EXERCISE:
Rewrite every line of the listing below as a JSON list of strings, one string per line, leaving out blank lines and the pictures.

EXTRACTED MATERIAL:
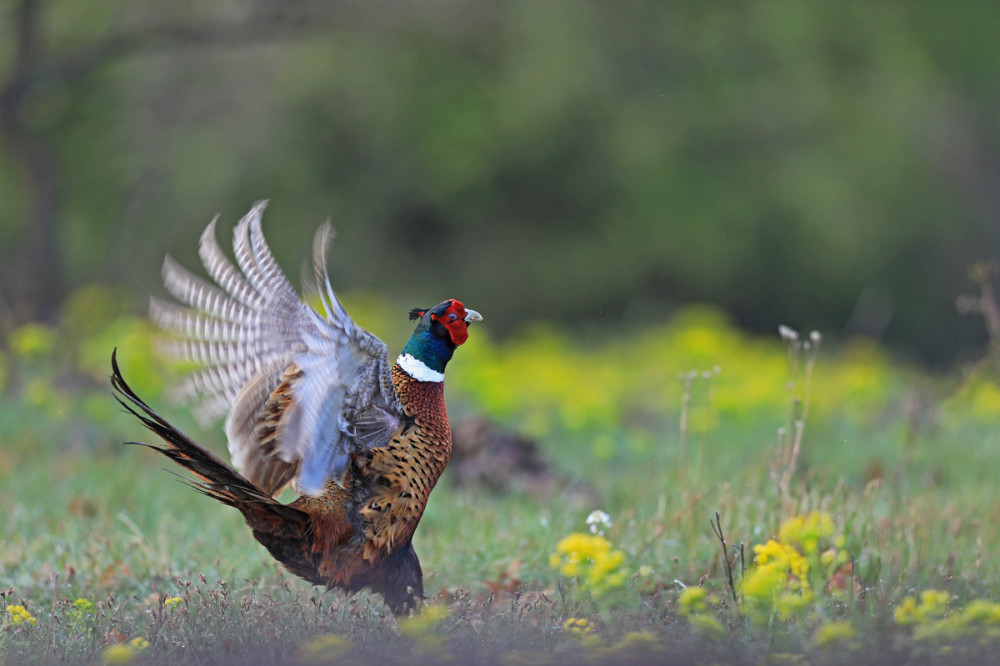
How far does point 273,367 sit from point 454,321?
1.83 feet

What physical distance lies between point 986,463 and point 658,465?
1.74 metres

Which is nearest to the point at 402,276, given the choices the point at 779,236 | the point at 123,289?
the point at 123,289

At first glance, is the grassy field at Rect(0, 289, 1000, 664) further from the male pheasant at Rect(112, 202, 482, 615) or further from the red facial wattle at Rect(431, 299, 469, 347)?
the red facial wattle at Rect(431, 299, 469, 347)

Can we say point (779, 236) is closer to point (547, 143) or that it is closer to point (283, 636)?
point (547, 143)

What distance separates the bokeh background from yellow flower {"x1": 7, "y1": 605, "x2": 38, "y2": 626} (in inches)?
343

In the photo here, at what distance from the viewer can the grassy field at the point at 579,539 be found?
3.08 metres

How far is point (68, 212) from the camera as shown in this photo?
11.7 meters

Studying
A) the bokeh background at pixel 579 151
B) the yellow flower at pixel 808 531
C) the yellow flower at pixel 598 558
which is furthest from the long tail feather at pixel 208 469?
the bokeh background at pixel 579 151

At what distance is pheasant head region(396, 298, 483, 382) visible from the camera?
336cm

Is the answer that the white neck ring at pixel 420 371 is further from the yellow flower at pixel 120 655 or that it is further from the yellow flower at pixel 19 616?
the yellow flower at pixel 19 616

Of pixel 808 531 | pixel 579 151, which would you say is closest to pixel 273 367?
pixel 808 531

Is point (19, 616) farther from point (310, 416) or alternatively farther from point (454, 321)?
point (454, 321)

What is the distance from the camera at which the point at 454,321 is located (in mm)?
3361

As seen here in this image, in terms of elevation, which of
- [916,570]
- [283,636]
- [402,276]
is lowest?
[283,636]
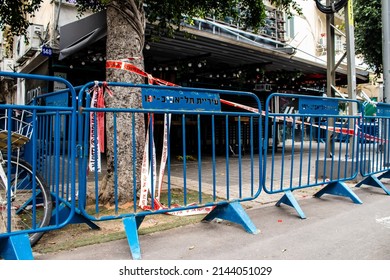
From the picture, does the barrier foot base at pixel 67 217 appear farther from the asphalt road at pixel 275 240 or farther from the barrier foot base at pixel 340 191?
the barrier foot base at pixel 340 191

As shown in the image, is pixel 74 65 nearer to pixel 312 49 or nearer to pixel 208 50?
pixel 208 50

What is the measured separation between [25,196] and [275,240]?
2924mm

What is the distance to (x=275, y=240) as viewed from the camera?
384 cm

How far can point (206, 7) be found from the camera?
755 centimetres

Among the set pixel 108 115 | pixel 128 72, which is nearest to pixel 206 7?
pixel 128 72

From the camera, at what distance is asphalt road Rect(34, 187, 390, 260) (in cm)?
337

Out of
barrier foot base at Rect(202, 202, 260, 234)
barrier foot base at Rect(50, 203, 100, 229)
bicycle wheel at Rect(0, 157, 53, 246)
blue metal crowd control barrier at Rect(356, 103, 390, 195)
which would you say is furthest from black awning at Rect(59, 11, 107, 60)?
blue metal crowd control barrier at Rect(356, 103, 390, 195)

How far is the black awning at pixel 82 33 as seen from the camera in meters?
7.89

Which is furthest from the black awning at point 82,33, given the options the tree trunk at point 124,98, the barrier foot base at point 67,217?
the barrier foot base at point 67,217

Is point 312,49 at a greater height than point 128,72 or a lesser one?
greater

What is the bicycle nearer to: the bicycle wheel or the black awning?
the bicycle wheel

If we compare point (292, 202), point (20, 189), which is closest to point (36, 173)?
point (20, 189)

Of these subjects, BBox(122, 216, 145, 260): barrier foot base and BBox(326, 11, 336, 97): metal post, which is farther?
BBox(326, 11, 336, 97): metal post
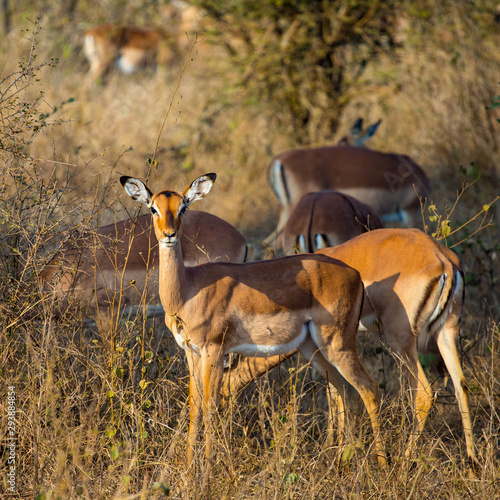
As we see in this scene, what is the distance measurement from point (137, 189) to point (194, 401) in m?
1.03

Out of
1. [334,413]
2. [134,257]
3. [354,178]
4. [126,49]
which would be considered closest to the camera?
[334,413]

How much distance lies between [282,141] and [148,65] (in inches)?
308

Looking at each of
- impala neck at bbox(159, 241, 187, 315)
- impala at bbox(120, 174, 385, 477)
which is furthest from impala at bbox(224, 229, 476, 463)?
impala neck at bbox(159, 241, 187, 315)

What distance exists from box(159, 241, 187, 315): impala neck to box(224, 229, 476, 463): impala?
2.09 ft

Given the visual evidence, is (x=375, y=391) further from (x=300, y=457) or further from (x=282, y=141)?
(x=282, y=141)

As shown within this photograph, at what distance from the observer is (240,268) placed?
3408 mm

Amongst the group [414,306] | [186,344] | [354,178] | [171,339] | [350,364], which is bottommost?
[354,178]

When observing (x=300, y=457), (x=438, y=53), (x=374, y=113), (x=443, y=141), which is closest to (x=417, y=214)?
(x=443, y=141)

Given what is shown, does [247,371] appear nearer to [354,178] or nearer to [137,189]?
[137,189]

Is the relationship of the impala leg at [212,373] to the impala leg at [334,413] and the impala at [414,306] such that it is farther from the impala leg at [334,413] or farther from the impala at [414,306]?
the impala leg at [334,413]

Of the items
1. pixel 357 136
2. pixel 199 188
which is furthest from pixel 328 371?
pixel 357 136

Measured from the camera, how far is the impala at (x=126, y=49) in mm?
14961

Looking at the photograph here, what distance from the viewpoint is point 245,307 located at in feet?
10.8

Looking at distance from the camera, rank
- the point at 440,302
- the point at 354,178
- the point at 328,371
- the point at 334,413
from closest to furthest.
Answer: the point at 440,302 → the point at 334,413 → the point at 328,371 → the point at 354,178
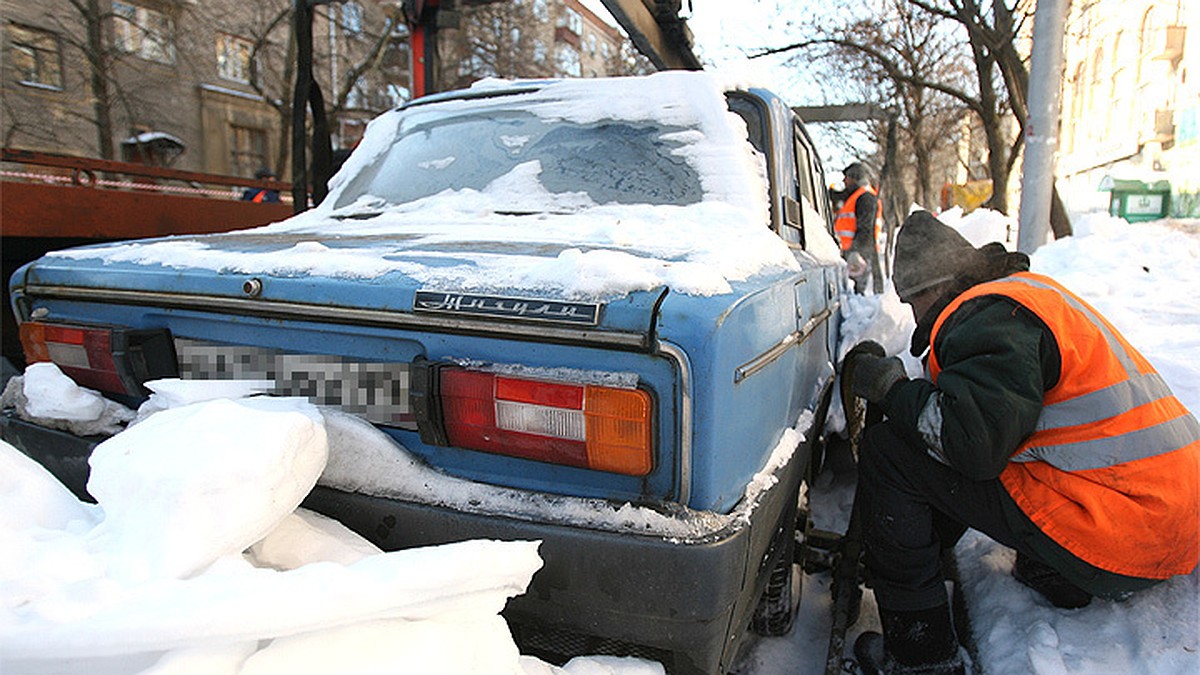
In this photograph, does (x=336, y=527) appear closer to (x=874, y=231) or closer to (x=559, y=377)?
(x=559, y=377)

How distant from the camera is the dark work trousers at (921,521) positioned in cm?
189

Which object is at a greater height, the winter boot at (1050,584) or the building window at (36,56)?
the building window at (36,56)

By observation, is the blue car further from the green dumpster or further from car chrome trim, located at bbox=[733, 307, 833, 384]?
the green dumpster

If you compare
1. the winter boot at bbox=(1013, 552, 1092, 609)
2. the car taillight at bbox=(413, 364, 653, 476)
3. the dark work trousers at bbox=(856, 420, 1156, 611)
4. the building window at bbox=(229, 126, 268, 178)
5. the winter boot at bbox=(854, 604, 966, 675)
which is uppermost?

TASK SOLUTION:
[
  "How far does point 273,367 sit from point 454,321?",
  "1.83 feet",
  "What physical distance lies between point 986,463 and point 658,465?",
  "1.74 metres",
  "Which is nearest to the point at 402,276, given the choices the point at 779,236 | the point at 123,289?",
  "the point at 123,289",
  "At first glance, is the grassy field at Rect(0, 289, 1000, 664) further from the male pheasant at Rect(112, 202, 482, 615) or further from the red facial wattle at Rect(431, 299, 469, 347)?",
  "the red facial wattle at Rect(431, 299, 469, 347)",
  "Can we say point (779, 236) is closer to point (547, 143) or that it is closer to point (283, 636)?",
  "point (547, 143)",
  "What distance separates the bokeh background from yellow flower {\"x1\": 7, \"y1\": 605, \"x2\": 38, \"y2\": 626} (in inches)?",
  "343",
  "In the photo here, at what distance from the viewer can the grassy field at the point at 579,539 be found?",
  "3.08 metres",
  "How far is point (68, 212) from the camera as shown in this photo?",
  "11.7 meters",
  "Studying",
  "A) the bokeh background at pixel 579 151",
  "B) the yellow flower at pixel 808 531",
  "C) the yellow flower at pixel 598 558",
  "which is furthest from the long tail feather at pixel 208 469?",
  "the bokeh background at pixel 579 151",
  "At what distance is pheasant head region(396, 298, 483, 382) visible from the camera?",
  "336cm",
  "Is the answer that the white neck ring at pixel 420 371 is further from the yellow flower at pixel 120 655 or that it is further from the yellow flower at pixel 19 616?",
  "the yellow flower at pixel 19 616",
  "Of pixel 808 531 | pixel 579 151, which would you say is closest to pixel 273 367?",
  "pixel 808 531",
  "Is point (19, 616) farther from point (310, 416) or alternatively farther from point (454, 321)?",
  "point (454, 321)",
  "What is the distance from the camera at which the point at 454,321 is located (in mm)?",
  "3361",
  "As seen here in this image, in terms of elevation, which of",
  "- [916,570]",
  "- [283,636]",
  "- [402,276]",
  "is lowest?",
  "[283,636]",
  "From the picture, does the barrier foot base at pixel 67 217 appear farther from the asphalt road at pixel 275 240 or farther from the barrier foot base at pixel 340 191?",
  "the barrier foot base at pixel 340 191",
  "As shown in the image, is pixel 74 65 nearer to pixel 312 49 or nearer to pixel 208 50?",
  "pixel 208 50",
  "What is the measured separation between [25,196] and [275,240]?",
  "2924mm",
  "What is the distance to (x=275, y=240) as viewed from the camera?",
  "384 cm",
  "How far can point (206, 7) be found from the camera?",
  "755 centimetres",
  "Among the set pixel 108 115 | pixel 128 72, which is nearest to pixel 206 7?",
  "pixel 128 72",
  "From the camera, at what distance is asphalt road Rect(34, 187, 390, 260) (in cm)?",
  "337",
  "Out of",
  "barrier foot base at Rect(202, 202, 260, 234)",
  "barrier foot base at Rect(50, 203, 100, 229)",
  "bicycle wheel at Rect(0, 157, 53, 246)",
  "blue metal crowd control barrier at Rect(356, 103, 390, 195)",
  "which would you say is furthest from black awning at Rect(59, 11, 107, 60)?",
  "blue metal crowd control barrier at Rect(356, 103, 390, 195)",
  "How far is the black awning at pixel 82 33 as seen from the camera in meters?",
  "7.89",
  "Which is furthest from the black awning at point 82,33, given the options the tree trunk at point 124,98, the barrier foot base at point 67,217?",
  "the barrier foot base at point 67,217",
  "Is point 312,49 at a greater height than point 128,72 or a lesser one?",
  "greater",
  "What is the bicycle nearer to: the bicycle wheel or the black awning?",
  "the bicycle wheel",
  "If we compare point (292, 202), point (20, 189), which is closest to point (36, 173)?",
  "point (20, 189)",
  "Of these subjects, BBox(122, 216, 145, 260): barrier foot base and BBox(326, 11, 336, 97): metal post, which is farther?",
  "BBox(326, 11, 336, 97): metal post",
  "As we see in this scene, what is the distance measurement from point (137, 189) to point (194, 401) in m?",
  "1.03",
  "Out of",
  "1. [334,413]",
  "2. [134,257]",
  "3. [354,178]",
  "4. [126,49]",
  "which would be considered closest to the camera?",
  "[334,413]",
  "How much distance lies between [282,141] and [148,65] (in inches)?",
  "308",
  "Looking at each of",
  "- impala neck at bbox(159, 241, 187, 315)",
  "- impala at bbox(120, 174, 385, 477)",
  "which is furthest from impala at bbox(224, 229, 476, 463)?",
  "impala neck at bbox(159, 241, 187, 315)",
  "What distance exists from box(159, 241, 187, 315): impala neck to box(224, 229, 476, 463): impala?",
  "2.09 ft",
  "Given the visual evidence, is (x=375, y=391) further from (x=300, y=457) or further from (x=282, y=141)?",
  "(x=282, y=141)",
  "As shown within this photograph, at what distance from the observer is (240,268) placed?",
  "3408 mm",
  "Amongst the group [414,306] | [186,344] | [354,178] | [171,339] | [350,364], which is bottommost?",
  "[354,178]",
  "When observing (x=300, y=457), (x=438, y=53), (x=374, y=113), (x=443, y=141), which is closest to (x=417, y=214)?",
  "(x=443, y=141)",
  "Given what is shown, does [247,371] appear nearer to [354,178] or nearer to [137,189]?",
  "[137,189]",
  "Is the relationship of the impala leg at [212,373] to the impala leg at [334,413] and the impala at [414,306] such that it is farther from the impala leg at [334,413] or farther from the impala at [414,306]?",
  "the impala leg at [334,413]",
  "Of the items",
  "1. pixel 357 136",
  "2. pixel 199 188",
  "which is furthest from pixel 328 371?",
  "pixel 357 136",
  "Measured from the camera, how far is the impala at (x=126, y=49) in mm?",
  "14961",
  "Looking at the photograph here, what distance from the viewpoint is point 245,307 located at in feet?",
  "10.8",
  "Looking at distance from the camera, rank",
  "- the point at 440,302",
  "- the point at 354,178",
  "- the point at 328,371",
  "- the point at 334,413",
  "from closest to furthest.",
  "Answer: the point at 440,302 → the point at 334,413 → the point at 328,371 → the point at 354,178",
  "In this photograph, does (x=336, y=527) appear closer to (x=874, y=231) or closer to (x=559, y=377)?",
  "(x=559, y=377)",
  "How distant from the camera is the dark work trousers at (921,521) positioned in cm?",
  "189",
  "Which object is at a greater height, the winter boot at (1050,584) or the building window at (36,56)?",
  "the building window at (36,56)",
  "By observation, is the blue car further from the green dumpster or further from car chrome trim, located at bbox=[733, 307, 833, 384]?",
  "the green dumpster",
  "If you compare",
  "1. the winter boot at bbox=(1013, 552, 1092, 609)",
  "2. the car taillight at bbox=(413, 364, 653, 476)",
  "3. the dark work trousers at bbox=(856, 420, 1156, 611)",
  "4. the building window at bbox=(229, 126, 268, 178)",
  "5. the winter boot at bbox=(854, 604, 966, 675)",
  "which is uppermost?"
]